* [Prompt] Give the data again, word for word.

──────── Raw records ────────

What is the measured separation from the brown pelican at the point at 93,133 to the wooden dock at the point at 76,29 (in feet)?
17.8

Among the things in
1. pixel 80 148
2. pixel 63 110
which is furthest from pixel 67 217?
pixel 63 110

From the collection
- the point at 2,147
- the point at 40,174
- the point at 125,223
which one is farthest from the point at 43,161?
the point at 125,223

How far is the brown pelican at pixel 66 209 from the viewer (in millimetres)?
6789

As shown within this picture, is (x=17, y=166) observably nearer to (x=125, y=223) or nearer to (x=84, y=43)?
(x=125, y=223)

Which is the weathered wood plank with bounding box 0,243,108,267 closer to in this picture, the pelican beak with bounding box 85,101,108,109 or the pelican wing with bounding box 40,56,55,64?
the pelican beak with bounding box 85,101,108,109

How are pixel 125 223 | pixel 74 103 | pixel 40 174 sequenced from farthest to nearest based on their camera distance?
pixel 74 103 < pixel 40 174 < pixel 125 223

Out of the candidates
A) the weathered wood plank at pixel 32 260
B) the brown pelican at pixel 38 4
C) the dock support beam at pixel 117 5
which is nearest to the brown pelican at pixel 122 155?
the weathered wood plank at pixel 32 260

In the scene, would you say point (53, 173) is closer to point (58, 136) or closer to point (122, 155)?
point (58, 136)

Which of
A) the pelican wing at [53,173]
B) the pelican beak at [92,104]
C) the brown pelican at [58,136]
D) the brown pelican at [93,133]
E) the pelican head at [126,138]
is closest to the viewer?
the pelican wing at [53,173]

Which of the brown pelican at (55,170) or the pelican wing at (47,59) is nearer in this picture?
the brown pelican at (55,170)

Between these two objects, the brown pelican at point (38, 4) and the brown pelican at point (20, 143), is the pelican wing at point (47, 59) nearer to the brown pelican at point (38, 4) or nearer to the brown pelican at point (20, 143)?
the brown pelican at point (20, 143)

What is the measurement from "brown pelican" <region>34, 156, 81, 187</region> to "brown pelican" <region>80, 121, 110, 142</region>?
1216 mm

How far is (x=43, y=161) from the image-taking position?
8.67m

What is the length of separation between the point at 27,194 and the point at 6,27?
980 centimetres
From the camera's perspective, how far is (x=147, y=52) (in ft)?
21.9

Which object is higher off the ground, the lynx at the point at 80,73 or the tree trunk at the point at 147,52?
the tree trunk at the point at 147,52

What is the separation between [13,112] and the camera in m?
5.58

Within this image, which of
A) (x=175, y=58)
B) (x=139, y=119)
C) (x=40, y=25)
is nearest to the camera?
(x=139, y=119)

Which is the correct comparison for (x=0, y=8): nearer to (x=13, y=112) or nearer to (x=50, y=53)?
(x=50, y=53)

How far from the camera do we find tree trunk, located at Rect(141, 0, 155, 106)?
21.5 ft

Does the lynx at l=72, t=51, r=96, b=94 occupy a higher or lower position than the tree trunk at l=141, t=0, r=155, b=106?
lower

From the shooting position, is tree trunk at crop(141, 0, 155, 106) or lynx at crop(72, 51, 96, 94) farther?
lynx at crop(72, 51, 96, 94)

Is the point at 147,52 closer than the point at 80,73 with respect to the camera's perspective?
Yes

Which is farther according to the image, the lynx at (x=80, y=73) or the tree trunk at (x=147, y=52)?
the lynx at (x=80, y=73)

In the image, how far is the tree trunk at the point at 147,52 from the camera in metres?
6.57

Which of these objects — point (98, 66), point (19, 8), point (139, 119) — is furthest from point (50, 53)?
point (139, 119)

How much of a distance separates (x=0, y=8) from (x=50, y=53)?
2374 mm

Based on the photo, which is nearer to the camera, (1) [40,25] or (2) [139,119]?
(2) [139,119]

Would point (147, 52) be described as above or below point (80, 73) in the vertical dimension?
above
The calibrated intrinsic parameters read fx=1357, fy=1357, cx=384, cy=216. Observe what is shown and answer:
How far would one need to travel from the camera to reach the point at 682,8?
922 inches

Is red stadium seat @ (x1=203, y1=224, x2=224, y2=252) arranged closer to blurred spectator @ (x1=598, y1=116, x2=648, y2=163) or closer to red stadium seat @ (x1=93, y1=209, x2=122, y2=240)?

────────

* [Result below]
What is the measured separation from the brown pelican at the point at 93,133 to the wooden dock at the point at 76,29 (in feet)?
17.8

Among the things in
1. pixel 80 148
2. pixel 63 110
which is furthest from pixel 67 217?
pixel 63 110

From the collection
- the point at 2,147
- the point at 40,174
- the point at 125,223
which one is farthest from the point at 43,161?
the point at 125,223

How far is the brown pelican at pixel 66 209 from the viewer (in millimetres)?
6789

As shown within this picture, is (x=17, y=166) observably nearer to (x=125, y=223) or nearer to (x=84, y=43)?
(x=125, y=223)

Which is the weathered wood plank with bounding box 0,243,108,267 closer to in this picture, the pelican beak with bounding box 85,101,108,109 or the pelican wing with bounding box 40,56,55,64?
the pelican beak with bounding box 85,101,108,109

How are pixel 125 223 | pixel 74 103 | pixel 40 174 sequenced from farthest to nearest based on their camera distance?
pixel 74 103 < pixel 40 174 < pixel 125 223

Out of the candidates
A) the weathered wood plank at pixel 32 260
B) the brown pelican at pixel 38 4
C) the dock support beam at pixel 117 5
which is nearest to the brown pelican at pixel 122 155?
the weathered wood plank at pixel 32 260

In the scene, would you say point (53, 173) is closer to point (58, 136) or closer to point (122, 155)?
point (58, 136)

Which of
A) the pelican wing at [53,173]
B) the pelican beak at [92,104]
C) the brown pelican at [58,136]
D) the brown pelican at [93,133]
E) the pelican head at [126,138]
is closest to the viewer?
the pelican wing at [53,173]

Which of the brown pelican at (55,170) or the pelican wing at (47,59) is nearer in this picture?
the brown pelican at (55,170)

Between these two objects, the brown pelican at point (38, 4) and the brown pelican at point (20, 143), is the pelican wing at point (47, 59) nearer to the brown pelican at point (38, 4) or nearer to the brown pelican at point (20, 143)?
the brown pelican at point (20, 143)

What is the measurement from "brown pelican" <region>34, 156, 81, 187</region> to "brown pelican" <region>80, 121, 110, 142</region>?
1216 mm

How far is (x=43, y=161) from the image-taking position?
8.67m

What is the length of separation between the point at 27,194 and the point at 6,27?
980 centimetres
From the camera's perspective, how far is (x=147, y=52) (in ft)?
21.9

Which object is higher off the ground, the lynx at the point at 80,73 or the tree trunk at the point at 147,52?
the tree trunk at the point at 147,52

What is the separation between [13,112] and the camera in m?
5.58

Within this image, which of
A) (x=175, y=58)
B) (x=139, y=119)
C) (x=40, y=25)
is nearest to the camera?
(x=139, y=119)

Which is the correct comparison for (x=0, y=8): nearer to (x=13, y=112) or nearer to (x=50, y=53)?
(x=50, y=53)

How far from the camera do we find tree trunk, located at Rect(141, 0, 155, 106)?
21.5 ft

Does the lynx at l=72, t=51, r=96, b=94 occupy a higher or lower position than the tree trunk at l=141, t=0, r=155, b=106?
lower

From the shooting position, is tree trunk at crop(141, 0, 155, 106) or lynx at crop(72, 51, 96, 94) farther?
lynx at crop(72, 51, 96, 94)

Is the point at 147,52 closer than the point at 80,73 with respect to the camera's perspective?
Yes

Which is farther according to the image, the lynx at (x=80, y=73) or the tree trunk at (x=147, y=52)?
the lynx at (x=80, y=73)

In the image, how far is the tree trunk at the point at 147,52 from the camera in metres?
6.57

Which of these objects — point (98, 66), point (19, 8), point (139, 119) — is furthest from point (50, 53)?
point (139, 119)

How much of a distance separates (x=0, y=8) from (x=50, y=53)?
2374 mm

Based on the photo, which is nearer to the camera, (1) [40,25] or (2) [139,119]?
(2) [139,119]

Would point (147, 52) be described as above or below point (80, 73) in the vertical dimension?
above
The calibrated intrinsic parameters read fx=1357, fy=1357, cx=384, cy=216. Observe what is shown and answer:
How far would one need to travel from the camera to reach the point at 682,8?
922 inches

Is red stadium seat @ (x1=203, y1=224, x2=224, y2=252) arranged closer to blurred spectator @ (x1=598, y1=116, x2=648, y2=163) or closer to red stadium seat @ (x1=93, y1=209, x2=122, y2=240)?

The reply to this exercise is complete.